それに、摘みとったときの茶葉が130kgでも、荒茶に仕上がるときは、その5分の1とか、うんとコンパクトになってしまうんだそう。とくに新茶とか、若くて水分の多い、一般にいいお茶とされるような葉っぱは、それだけできあがりのときに、量が減ってしまいます。そりゃ、元の水分が多いのだから、ある意味当然かも。品評会に出すような、本当に良いところの葉っぱで作ると、それはそれはビックリするほどちょこっとしか、できない!

完成した荒茶
きれいにできあがった荒茶。あとは、袋づめ。

こうしてようやくできあがった荒茶は、袋詰めされて、お茶屋さんに売られていくのだそう。

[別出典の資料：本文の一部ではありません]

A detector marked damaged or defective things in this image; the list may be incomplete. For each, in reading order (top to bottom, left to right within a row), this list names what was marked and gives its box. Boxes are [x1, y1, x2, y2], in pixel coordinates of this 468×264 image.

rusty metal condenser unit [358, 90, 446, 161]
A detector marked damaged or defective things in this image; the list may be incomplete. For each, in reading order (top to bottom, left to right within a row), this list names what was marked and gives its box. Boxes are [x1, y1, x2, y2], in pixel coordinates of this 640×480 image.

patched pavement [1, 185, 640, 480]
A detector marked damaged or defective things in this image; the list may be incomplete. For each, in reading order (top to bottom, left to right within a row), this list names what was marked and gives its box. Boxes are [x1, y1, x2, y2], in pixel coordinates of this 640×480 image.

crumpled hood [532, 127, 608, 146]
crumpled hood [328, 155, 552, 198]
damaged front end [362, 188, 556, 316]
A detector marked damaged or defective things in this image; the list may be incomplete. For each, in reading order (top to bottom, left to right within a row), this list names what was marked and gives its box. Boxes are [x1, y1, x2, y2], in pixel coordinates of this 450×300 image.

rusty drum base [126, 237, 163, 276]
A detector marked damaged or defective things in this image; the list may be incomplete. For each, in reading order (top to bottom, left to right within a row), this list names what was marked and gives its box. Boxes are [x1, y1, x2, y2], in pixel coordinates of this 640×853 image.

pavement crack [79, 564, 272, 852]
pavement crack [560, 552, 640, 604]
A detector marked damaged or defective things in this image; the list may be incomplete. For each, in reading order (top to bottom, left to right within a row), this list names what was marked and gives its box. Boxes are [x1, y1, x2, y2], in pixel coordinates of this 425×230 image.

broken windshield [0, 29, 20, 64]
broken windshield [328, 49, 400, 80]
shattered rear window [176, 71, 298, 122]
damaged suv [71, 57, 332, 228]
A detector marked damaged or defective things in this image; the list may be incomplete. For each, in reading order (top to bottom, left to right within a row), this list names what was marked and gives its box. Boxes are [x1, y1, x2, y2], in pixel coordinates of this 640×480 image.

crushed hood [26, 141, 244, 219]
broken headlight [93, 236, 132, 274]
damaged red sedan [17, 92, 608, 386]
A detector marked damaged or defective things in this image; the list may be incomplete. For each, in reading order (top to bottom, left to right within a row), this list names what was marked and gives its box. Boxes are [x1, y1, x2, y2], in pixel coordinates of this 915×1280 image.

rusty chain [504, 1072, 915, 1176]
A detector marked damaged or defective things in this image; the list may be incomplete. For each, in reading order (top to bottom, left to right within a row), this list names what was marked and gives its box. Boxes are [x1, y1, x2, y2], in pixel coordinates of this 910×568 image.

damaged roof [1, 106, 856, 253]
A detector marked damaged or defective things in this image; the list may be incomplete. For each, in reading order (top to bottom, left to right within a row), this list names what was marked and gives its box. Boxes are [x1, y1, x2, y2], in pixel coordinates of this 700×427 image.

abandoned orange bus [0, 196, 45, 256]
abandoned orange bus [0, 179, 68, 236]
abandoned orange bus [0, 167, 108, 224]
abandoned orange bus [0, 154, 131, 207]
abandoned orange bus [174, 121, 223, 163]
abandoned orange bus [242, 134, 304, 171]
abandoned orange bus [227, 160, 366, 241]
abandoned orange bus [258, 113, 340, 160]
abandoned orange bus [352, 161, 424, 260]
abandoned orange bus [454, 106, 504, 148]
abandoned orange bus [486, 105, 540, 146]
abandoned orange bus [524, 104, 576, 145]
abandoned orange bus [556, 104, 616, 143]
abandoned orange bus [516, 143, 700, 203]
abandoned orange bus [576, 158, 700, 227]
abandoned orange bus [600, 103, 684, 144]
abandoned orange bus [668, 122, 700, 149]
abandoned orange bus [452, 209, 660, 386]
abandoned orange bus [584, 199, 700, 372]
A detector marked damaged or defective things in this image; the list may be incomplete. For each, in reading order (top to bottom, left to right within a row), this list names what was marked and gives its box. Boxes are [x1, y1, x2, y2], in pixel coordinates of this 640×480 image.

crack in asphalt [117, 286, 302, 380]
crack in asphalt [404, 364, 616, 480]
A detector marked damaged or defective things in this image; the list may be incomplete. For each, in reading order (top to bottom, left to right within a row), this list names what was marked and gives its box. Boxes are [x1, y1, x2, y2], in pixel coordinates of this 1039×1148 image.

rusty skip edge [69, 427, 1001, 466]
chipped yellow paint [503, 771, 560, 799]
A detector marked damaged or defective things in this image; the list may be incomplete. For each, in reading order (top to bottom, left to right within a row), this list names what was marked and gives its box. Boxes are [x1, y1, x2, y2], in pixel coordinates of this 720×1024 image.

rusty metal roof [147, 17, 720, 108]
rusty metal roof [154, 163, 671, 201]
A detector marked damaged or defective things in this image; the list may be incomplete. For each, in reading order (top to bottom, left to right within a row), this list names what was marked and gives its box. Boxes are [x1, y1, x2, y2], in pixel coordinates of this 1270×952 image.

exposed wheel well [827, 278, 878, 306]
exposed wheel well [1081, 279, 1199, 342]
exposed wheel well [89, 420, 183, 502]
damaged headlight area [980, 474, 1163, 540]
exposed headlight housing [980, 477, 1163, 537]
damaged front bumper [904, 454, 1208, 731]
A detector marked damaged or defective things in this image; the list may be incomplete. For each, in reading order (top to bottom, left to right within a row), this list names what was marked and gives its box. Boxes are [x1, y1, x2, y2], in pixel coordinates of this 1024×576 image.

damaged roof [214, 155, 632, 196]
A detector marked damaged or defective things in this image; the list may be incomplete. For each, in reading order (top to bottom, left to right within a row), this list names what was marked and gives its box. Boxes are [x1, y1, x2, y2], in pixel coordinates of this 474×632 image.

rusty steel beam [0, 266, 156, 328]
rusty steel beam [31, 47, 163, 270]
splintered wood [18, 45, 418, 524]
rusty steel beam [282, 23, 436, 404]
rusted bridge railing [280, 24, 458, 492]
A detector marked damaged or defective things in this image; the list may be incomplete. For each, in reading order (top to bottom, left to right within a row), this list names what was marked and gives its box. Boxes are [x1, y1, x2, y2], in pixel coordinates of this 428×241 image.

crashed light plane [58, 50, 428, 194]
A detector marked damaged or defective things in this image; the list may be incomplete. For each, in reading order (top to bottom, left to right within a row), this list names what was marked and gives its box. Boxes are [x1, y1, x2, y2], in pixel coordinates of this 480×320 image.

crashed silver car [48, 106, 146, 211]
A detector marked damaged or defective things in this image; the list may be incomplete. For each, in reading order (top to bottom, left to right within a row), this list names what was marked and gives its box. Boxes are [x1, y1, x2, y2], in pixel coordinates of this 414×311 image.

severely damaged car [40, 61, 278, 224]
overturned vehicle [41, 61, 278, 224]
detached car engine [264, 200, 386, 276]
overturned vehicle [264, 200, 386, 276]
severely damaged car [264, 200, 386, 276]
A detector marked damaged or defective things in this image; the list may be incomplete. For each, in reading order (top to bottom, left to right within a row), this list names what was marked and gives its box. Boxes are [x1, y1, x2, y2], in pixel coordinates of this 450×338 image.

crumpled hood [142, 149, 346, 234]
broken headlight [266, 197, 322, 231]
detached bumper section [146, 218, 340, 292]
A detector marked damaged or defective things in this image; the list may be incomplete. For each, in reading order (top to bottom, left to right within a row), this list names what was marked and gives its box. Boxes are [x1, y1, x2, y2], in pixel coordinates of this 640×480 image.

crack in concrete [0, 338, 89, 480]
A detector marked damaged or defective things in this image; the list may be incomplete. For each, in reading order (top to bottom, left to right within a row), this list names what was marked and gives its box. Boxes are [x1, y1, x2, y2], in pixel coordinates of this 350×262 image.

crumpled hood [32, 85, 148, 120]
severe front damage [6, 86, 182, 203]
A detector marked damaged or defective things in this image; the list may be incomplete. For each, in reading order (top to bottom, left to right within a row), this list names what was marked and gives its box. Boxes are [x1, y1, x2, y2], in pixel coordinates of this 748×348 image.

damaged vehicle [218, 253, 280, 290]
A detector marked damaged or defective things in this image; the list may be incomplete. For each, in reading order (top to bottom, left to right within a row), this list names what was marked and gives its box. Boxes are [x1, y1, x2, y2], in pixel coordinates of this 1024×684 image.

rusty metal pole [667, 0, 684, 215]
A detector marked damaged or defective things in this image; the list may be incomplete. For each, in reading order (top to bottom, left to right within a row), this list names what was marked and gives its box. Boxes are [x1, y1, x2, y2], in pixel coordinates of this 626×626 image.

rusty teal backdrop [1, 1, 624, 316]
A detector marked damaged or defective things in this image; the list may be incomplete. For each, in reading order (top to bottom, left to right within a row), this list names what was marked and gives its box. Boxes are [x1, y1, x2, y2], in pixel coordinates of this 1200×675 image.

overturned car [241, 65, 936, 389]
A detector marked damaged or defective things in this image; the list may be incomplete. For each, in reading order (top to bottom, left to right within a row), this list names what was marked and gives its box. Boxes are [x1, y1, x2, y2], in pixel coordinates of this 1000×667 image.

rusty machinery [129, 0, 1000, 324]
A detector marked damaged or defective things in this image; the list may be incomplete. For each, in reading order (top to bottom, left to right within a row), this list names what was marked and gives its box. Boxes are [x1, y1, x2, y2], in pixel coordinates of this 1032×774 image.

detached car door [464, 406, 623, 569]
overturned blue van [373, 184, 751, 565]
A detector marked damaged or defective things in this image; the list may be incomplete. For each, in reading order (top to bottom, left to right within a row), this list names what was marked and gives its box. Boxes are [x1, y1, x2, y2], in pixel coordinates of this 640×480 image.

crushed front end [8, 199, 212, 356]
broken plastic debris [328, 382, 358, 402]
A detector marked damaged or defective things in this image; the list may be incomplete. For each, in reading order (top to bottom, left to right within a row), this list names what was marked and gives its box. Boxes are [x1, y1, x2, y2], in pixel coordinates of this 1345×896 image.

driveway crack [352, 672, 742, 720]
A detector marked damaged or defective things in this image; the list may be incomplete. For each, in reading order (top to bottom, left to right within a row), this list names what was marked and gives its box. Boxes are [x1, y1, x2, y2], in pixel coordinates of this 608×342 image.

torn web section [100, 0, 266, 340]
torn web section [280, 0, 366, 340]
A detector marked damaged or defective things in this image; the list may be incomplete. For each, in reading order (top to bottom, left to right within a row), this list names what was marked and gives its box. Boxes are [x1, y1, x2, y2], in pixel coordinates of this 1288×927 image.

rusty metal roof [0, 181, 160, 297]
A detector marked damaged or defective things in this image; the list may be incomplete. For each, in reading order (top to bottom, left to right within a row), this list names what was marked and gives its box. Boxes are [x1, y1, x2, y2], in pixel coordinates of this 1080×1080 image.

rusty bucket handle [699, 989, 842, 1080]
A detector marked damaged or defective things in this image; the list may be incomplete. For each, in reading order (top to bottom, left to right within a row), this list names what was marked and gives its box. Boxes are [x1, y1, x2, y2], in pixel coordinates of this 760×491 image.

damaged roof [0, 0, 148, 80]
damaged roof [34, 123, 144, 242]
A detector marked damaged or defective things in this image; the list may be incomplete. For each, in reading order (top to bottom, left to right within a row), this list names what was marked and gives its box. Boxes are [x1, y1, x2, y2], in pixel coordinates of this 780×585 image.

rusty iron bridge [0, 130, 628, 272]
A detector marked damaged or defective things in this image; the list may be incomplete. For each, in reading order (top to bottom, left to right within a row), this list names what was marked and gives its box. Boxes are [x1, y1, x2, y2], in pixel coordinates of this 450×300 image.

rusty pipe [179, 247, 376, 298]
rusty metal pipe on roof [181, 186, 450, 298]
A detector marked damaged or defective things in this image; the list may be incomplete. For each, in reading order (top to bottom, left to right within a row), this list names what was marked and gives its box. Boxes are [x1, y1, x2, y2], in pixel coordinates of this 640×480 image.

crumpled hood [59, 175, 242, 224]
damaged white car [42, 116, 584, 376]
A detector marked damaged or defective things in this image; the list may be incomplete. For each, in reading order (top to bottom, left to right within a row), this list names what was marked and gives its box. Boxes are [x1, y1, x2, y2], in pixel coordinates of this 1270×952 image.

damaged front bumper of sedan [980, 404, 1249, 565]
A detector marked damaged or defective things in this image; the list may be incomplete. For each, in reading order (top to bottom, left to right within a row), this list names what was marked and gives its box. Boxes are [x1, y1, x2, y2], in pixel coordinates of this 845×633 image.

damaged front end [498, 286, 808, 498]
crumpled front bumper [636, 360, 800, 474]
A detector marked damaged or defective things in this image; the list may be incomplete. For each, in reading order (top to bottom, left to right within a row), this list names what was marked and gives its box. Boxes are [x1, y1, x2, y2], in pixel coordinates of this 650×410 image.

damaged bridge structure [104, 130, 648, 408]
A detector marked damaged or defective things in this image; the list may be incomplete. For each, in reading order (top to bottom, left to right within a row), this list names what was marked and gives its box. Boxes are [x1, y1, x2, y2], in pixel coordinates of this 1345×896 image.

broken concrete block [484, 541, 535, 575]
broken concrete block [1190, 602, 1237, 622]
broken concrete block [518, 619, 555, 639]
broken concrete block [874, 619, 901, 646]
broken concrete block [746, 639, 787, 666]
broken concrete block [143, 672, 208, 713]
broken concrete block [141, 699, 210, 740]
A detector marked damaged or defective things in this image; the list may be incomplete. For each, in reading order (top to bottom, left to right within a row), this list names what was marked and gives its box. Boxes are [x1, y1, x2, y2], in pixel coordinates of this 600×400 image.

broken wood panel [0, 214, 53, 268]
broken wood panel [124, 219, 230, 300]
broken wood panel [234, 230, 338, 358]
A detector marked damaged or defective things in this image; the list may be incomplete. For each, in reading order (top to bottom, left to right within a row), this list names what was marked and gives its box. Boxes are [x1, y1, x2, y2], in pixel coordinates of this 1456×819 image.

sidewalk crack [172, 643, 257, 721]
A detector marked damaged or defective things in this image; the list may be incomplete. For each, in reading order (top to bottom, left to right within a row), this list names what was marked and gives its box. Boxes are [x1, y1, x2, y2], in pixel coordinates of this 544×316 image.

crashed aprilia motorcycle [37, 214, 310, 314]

もう、今日も、遠州森町のお茶屋さんに納品されていった新茶たちが、いるんですって。きっと、お茶屋さんのお茶工場で、おいしいお新茶になっていくのね。とっても、とっても、その後が気になります。ということで、お茶工場見学のお礼を言って、工場をあとに…。お茶屋さんに行って、今年のお新茶、買いたくなりました。お茶農家さんのお茶工場のことを知ったら、なおさら、森のお茶がおいしく感じるようになった気がします。さっそく、遠州森町のお茶屋さんへゴーです。

あとね。この荒茶の状態。普通にお茶屋さんに売っているお茶より、一歩手前の状態だけど、あえてこの状態のがスキっていう荒茶ファンもいるんですって。へぇ。興味深々…。

お茶農家さんのお茶工場見学、ありがとうございました。ぺこり。